Are Hydrogen Wells a Real Thing?

Updated: Nov 27


A Prussian Blue field with H2 in khaki, indicating diatomic hydrogen

Somebody asked if hydrogen wells are a thing.  Yes, they are a real thing and have been known for some time. The reaction that produces the hydrogen has been known even longer.


4046. For Obtaining Hydrogen in Quantities

Place iron wire in a gun-barrel, or a porcelain tube, open at both ends, to one of which attach a retort containing water, and to the other a bent tube, connecting with a pneumatic trough. The gun-barrel must now be heated to redness, and the water in the retort brought into a state of brisk ebullition, when the vapor will be decomposed, the oxygen being absorbed by the iron, and the hydrogen escaping into the gas receiver. The gas evolved may be purified, if desired, by passing it through alcohol, &c.

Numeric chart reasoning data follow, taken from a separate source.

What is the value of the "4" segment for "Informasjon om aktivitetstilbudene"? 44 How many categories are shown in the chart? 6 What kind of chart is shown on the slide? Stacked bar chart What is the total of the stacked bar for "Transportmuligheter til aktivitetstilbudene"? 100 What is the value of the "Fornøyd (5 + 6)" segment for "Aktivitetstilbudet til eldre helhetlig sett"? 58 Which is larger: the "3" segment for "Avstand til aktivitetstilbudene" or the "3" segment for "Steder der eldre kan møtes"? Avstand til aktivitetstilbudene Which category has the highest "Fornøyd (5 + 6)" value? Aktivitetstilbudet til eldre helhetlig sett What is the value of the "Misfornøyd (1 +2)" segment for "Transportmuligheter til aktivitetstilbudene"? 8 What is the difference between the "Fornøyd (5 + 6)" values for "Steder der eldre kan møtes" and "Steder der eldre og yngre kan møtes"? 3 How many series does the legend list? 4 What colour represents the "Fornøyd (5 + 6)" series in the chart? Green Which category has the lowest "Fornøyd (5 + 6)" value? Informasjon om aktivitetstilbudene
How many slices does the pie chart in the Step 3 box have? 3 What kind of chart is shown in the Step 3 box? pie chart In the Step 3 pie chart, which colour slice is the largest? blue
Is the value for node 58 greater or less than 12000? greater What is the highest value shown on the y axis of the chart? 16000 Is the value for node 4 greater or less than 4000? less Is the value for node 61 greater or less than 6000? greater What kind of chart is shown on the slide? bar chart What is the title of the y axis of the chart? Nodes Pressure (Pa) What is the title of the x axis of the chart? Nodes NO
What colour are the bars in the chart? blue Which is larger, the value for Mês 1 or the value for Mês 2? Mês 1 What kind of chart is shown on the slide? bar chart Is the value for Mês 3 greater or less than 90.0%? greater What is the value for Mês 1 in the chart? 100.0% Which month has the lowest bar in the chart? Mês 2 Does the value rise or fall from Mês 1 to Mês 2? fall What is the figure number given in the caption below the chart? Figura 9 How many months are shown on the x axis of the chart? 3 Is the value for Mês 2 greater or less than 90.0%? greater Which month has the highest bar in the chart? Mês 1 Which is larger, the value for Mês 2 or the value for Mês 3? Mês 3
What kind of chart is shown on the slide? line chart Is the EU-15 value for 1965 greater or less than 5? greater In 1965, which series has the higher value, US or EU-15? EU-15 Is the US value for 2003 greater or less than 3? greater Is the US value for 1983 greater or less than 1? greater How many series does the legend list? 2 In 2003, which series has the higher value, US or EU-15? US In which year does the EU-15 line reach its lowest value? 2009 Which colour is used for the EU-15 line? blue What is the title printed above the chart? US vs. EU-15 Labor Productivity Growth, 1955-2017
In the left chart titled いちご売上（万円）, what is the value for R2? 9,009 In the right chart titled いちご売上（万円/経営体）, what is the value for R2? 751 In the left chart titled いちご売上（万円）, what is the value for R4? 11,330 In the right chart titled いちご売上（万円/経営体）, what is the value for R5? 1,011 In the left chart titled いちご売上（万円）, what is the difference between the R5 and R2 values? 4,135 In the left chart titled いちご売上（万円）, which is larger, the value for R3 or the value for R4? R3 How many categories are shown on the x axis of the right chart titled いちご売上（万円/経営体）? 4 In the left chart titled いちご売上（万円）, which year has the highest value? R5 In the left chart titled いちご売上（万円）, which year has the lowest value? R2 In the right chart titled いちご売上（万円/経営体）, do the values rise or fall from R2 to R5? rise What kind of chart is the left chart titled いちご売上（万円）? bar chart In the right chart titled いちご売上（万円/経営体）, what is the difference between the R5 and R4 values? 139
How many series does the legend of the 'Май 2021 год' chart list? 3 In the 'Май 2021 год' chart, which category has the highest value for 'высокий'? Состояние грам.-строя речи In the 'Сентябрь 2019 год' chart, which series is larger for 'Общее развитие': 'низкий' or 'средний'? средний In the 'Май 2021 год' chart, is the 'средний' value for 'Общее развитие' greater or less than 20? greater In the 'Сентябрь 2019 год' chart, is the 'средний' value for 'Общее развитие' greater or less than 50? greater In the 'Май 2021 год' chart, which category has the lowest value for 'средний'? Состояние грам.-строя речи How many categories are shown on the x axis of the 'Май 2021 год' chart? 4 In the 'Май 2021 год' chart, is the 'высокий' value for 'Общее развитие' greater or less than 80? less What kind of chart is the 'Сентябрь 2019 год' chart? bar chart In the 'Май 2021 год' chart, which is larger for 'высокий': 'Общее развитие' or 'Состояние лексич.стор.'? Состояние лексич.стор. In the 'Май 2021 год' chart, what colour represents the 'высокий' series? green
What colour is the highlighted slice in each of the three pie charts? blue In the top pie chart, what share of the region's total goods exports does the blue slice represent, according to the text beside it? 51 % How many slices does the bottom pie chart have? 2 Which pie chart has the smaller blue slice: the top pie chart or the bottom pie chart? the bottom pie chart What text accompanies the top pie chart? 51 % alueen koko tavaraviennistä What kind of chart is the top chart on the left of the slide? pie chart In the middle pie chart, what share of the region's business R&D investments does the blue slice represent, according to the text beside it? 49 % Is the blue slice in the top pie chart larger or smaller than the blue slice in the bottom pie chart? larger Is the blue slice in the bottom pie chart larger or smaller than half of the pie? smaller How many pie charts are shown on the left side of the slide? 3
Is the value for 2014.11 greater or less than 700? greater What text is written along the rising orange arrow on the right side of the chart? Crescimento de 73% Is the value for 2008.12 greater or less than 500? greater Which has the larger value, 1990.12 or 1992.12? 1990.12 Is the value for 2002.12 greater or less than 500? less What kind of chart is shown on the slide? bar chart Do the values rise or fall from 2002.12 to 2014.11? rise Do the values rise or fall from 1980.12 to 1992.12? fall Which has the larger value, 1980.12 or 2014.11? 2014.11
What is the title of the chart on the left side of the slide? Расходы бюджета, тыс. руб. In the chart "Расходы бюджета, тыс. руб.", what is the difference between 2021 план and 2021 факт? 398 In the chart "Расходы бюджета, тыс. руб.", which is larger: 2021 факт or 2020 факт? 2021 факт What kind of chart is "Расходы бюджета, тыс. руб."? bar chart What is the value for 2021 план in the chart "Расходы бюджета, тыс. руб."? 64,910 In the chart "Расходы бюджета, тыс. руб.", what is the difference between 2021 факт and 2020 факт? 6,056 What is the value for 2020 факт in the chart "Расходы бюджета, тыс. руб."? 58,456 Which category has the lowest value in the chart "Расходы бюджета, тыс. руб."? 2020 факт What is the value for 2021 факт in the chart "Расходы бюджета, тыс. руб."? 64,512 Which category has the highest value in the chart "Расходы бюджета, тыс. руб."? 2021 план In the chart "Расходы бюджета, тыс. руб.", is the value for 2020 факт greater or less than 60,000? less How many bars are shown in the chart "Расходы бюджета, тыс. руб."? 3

—Dick’s Encyclopedia of Practical Receipts and Processes. New York: Dick & Fitzgerald, 1872


So where do you find iron? Underground. Where do you find water?  Underground. Where do you find searing heat? Underground. So there you have it. You can think of the gun-barrel as all the stupid worthless rocks layered on top of the good and useful iron-bearing rocks, the iron wire as the iron-bearing ( Fe[II]) rocks, the water in the retort as water seeping down from the surface, and good old mother earth as the heat source. Result, hydrogen and further oxidized rocks.  (Another path to hydrogen production is radiolysis of water by natural radioactivity, but that is a lesser source.)


Petroleum seeps have been known since ancient times, mainly as a source of pitch. Hydrogen seeps have been known since ancient times, too, as at Mount Chimaera in Turkey, which “breathes out fire on summer nights,” as Isidore of Seville said. Not that people knew the exhalation was hydrogen, of course. But we know.


So why has the abundance of natural hydrogen been doubted, and what exists so little known?  Mainly because the petroleum industry doesn’t drill deep wells in strata where native hydrogen is generated.  So it’s a classic example of thinking something doesn’t exist because you’ve been looking in the wrong places. Like when you leave your cell phone in your girlfriend’s shoe.


What are the right places? Precambrian continental shield rocks, mainly. Mid-oceanic ridges.  Places where nobody but a lunatic would or could drill for oil.

Anyway, my secret process accelerates hydrogen production by impeding the buffering effect of hematite and magnetite and accelerating the reaction by other means.  This is the stuff Jing wants to know about. But I’m not talking.